Have I even told a damn story yet?!
I confess I was too much of a country bumpkin to be attracted to the idea of sneaking out to the big city. We snuck out to the country just to hang out on our own terms. We had a golf course that was fun to roam around at night and try to attract the attention of the security guard so we could run and hide from him. I remember driving side by side down a country road next to a friend going much too fast, a story definitely to keep from my teenagers. In college a group of us drove from Indy to Vancouver. We tried to go see Mt. Rushmore in the middle of the night and I’m sure some of us were high as kites when 3 or 4 Homeland Security (a months-old organization) vehicles came flying out of nowhere and surrounded us. They let us go on our way once they realized we were stupid kids, similar to Eric’s story on crossing the bridge. Life lesson there is that there is nothing to see of Mt. Rushmore in the dark. On the same trip, crossing into Canada the border police found an email that some idiot friend had printed out (do not ask my why) discussing how much weed we needed to bring for the long trip. I remember all my friends were shell shocked but I managed to say that we were just noobies and ‘didn’t even know what an oz was’, some other bullshit, which managed to get us across the border and not ruin the trip.

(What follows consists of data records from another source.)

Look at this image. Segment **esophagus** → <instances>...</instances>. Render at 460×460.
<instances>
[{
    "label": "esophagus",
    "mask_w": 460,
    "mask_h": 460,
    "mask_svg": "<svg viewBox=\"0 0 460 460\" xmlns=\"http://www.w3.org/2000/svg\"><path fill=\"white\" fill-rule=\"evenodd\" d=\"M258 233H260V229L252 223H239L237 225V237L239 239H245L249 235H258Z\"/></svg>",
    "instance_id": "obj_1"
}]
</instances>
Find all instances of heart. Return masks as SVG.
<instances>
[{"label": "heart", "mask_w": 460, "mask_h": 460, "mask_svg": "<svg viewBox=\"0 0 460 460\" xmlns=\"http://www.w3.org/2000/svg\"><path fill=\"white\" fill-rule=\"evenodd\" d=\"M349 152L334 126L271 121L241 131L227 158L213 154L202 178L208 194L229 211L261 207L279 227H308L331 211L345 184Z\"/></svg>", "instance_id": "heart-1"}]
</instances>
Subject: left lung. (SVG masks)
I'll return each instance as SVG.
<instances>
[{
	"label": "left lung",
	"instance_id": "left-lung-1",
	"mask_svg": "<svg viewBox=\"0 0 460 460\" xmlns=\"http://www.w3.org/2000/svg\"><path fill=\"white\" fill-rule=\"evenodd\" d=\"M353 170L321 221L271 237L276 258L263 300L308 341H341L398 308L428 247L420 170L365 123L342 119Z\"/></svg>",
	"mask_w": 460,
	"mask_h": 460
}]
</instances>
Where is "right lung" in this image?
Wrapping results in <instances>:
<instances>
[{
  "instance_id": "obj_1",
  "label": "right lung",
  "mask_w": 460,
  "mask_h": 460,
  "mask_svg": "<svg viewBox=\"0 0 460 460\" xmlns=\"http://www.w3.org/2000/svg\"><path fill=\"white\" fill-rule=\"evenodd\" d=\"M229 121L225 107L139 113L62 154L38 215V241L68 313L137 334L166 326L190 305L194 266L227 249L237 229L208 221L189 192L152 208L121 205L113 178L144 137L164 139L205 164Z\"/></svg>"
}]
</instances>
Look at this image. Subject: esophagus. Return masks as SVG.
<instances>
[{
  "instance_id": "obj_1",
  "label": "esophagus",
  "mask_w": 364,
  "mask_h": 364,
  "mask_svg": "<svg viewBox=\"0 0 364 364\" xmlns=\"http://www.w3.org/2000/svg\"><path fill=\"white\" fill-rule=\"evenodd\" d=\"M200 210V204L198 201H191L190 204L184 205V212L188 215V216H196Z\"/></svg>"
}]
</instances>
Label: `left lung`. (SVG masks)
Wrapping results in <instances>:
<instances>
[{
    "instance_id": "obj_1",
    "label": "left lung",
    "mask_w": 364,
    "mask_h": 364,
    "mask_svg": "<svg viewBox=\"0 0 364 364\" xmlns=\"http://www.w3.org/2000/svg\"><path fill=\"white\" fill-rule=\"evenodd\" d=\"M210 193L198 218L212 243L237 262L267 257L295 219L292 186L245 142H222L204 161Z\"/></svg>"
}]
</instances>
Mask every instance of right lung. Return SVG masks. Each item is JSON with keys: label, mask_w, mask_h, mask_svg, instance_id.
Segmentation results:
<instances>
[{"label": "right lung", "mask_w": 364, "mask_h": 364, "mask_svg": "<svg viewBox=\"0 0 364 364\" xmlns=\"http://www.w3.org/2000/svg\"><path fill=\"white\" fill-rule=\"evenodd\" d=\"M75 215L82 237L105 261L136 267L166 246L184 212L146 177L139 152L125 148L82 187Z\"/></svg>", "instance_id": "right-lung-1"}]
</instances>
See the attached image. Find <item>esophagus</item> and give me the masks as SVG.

Do as I say and not as I do kids.
Wonderful comment, love this!
A. Denny’s, and moons over my-hammy, forever. B. That picture had better be framed in your house somewhere. And C. it’s always OK to tell rockstars some of their work is boring! Love this Tanya.
whaaaaa?!?! that’s incredible. Oh man, the stuff you wish you could take a time machine to to witness. So cool, what a story!
Didn’t Clapton get the nickname Slowhand from taking soooooo damn long to change a broken guitar string at a particular show back in the 60s? Talk about boring!